# Limitations and effects on my interest and security



## Cadmus (Apr 11, 2011)

I am the sole initiator. I have accepted that right now. She seems interested once a week, twice if I'm lucky. 

Additionally, what goes on in these encounters is initiated by me... but what's allowed is very well dictated by her. I have suggested in sensual ways different positions or methods but they are all denied.

Me on top, her on top. That is all that is allowed. I cannot go downstairs on her, she will not go downstairs on me. This did occur while dating, but it was always tit for tat, where I again was the one initiating going there, and I guess she felt compelled to reciprocate. She is well aware I enjoy it.

She has told me she feels awkward or not really the initiating type, but in the same vein when I do the work to get things going what's allowed is restrained severely by her mandate.

I never argue with her about it b/c I don't want to rock the boat or make her feel uncomfortable. However, at times I lose interest knowing I can't "change things up" to keep it varied, and my security and confidence divebombs. 

I'm not talking about anything considered taboo here. I hint and I test waters and it's always a shutdown where she just prefers I am on top of her.

Anyone else just accept a limited bedroom experience for life because all else is compatible and good? This might just be a weak rant but I am asking anyway. :scratchhead:


----------



## Enchantment (May 11, 2011)

Let's see. There are always lots of posts from men about their wives not initiating. My response to every one of them - don't even worry about it. Just initiate! Why? Lots of women, myself included, are 'wired' to be more responsive to sexual overtures.

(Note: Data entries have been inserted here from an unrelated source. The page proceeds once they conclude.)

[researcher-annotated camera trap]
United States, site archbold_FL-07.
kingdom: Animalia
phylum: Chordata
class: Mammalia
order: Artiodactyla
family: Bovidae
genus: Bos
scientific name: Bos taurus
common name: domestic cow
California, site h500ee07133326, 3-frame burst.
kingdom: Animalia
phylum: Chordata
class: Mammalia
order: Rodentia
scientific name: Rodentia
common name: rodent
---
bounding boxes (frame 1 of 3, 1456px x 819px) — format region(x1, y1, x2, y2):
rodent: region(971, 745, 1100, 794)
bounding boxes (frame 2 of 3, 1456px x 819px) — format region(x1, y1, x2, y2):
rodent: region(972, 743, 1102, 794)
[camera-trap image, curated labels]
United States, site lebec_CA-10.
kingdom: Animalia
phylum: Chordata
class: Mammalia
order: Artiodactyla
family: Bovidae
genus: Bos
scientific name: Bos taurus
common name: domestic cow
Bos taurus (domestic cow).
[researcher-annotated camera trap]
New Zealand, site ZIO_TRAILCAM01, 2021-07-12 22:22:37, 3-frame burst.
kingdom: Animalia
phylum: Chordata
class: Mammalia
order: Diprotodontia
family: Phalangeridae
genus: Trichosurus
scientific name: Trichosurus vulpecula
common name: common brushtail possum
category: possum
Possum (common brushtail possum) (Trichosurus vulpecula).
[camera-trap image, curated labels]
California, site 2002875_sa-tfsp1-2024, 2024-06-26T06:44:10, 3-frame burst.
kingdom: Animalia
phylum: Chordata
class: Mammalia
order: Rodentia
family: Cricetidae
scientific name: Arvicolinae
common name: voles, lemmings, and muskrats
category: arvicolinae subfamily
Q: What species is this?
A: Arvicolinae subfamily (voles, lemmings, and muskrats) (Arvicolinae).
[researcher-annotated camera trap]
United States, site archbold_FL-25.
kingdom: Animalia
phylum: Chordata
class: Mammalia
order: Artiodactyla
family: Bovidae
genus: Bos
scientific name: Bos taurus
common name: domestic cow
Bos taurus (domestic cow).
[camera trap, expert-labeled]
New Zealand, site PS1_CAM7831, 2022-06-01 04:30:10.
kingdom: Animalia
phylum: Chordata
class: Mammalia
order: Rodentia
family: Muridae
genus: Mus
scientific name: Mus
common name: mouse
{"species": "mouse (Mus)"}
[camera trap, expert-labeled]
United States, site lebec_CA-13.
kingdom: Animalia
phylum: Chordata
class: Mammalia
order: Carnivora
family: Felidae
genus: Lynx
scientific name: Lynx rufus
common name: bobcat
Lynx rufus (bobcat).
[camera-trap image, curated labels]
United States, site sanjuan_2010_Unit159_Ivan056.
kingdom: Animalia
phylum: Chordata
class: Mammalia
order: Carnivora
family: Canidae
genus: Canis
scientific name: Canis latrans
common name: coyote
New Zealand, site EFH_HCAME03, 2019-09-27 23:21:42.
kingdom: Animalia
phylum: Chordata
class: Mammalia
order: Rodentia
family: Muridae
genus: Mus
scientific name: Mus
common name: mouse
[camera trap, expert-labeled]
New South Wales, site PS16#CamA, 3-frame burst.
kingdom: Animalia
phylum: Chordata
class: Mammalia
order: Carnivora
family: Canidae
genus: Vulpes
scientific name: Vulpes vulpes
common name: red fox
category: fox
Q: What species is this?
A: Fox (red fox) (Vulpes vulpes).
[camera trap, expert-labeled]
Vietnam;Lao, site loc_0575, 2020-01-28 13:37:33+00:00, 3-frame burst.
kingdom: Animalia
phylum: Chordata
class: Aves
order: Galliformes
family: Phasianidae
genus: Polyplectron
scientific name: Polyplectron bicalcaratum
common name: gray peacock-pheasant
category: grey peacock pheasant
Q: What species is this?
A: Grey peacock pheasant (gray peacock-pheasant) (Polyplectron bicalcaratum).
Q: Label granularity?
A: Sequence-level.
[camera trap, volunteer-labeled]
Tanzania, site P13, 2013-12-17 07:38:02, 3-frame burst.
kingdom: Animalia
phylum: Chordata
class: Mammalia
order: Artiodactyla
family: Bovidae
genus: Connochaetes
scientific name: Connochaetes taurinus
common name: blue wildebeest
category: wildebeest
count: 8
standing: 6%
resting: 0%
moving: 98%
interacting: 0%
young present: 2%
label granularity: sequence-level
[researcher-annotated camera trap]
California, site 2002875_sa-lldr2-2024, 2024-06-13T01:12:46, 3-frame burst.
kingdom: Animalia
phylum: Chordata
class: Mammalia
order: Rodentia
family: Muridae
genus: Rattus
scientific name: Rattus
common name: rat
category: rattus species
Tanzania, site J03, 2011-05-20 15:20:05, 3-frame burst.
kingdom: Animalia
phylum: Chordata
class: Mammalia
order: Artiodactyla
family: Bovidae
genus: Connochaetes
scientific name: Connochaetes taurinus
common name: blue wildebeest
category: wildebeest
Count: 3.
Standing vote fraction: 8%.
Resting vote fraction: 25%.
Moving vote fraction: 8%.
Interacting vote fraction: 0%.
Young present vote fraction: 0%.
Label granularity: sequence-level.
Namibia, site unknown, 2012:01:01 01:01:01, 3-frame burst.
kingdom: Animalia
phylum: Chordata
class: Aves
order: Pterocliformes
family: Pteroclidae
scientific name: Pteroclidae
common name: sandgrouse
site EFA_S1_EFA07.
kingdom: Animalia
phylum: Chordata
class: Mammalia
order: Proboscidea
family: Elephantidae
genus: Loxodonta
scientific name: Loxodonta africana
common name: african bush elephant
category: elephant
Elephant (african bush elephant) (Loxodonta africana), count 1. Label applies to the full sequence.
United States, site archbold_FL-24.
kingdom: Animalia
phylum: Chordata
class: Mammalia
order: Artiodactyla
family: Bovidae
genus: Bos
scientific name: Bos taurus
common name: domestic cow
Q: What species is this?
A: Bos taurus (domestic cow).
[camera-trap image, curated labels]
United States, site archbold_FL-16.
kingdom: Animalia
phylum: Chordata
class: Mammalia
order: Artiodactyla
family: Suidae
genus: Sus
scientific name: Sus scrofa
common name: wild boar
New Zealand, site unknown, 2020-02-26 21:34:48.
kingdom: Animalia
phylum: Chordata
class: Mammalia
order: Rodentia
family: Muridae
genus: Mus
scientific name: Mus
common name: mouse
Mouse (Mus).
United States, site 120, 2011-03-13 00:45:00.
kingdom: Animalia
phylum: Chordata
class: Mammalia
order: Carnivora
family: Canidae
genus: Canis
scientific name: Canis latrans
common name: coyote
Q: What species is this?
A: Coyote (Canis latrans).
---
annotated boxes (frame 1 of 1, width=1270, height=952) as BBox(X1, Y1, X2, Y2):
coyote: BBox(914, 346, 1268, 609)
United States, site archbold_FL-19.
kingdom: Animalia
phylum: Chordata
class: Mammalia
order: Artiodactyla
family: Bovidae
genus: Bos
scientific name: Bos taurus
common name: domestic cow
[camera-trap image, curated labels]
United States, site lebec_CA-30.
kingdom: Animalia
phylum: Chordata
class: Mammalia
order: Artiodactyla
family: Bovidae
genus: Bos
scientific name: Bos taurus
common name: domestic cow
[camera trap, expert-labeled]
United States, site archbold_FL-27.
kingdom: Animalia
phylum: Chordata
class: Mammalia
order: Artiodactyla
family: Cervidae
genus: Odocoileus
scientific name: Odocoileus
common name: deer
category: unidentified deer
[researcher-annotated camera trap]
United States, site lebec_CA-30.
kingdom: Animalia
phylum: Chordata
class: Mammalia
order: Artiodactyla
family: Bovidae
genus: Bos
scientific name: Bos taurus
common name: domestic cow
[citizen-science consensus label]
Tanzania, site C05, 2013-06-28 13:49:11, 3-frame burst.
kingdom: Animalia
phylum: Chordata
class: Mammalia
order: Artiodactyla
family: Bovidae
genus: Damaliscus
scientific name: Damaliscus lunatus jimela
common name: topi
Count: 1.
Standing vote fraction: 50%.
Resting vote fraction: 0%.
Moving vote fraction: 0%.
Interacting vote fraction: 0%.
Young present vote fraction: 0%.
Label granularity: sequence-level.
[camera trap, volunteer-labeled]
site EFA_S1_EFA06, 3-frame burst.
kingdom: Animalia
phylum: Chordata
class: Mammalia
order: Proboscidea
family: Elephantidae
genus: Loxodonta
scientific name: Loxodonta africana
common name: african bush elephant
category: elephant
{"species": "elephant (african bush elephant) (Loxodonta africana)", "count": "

Many, many women have low drives and don't feel a lot of sexual desire UNTIL they get going and are aroused. So, don't be waiting for her - take the lead!

But you know - I'll tell you a little secret - if you get to the point with your wife where she really trusts you, really respects you, where you are the guy above all others that she really wants - she will likely initiate AND do those things that she isn't doing right now.

How to get there you ask? Well, that IS the key. The quick answer is to be the kind of man that your wife needs in order to get to that place with her, and you do hold that key right now - but you may have to keep working on trying to fit it into the lock. Don't give up - be the kind of man that she needs.


----------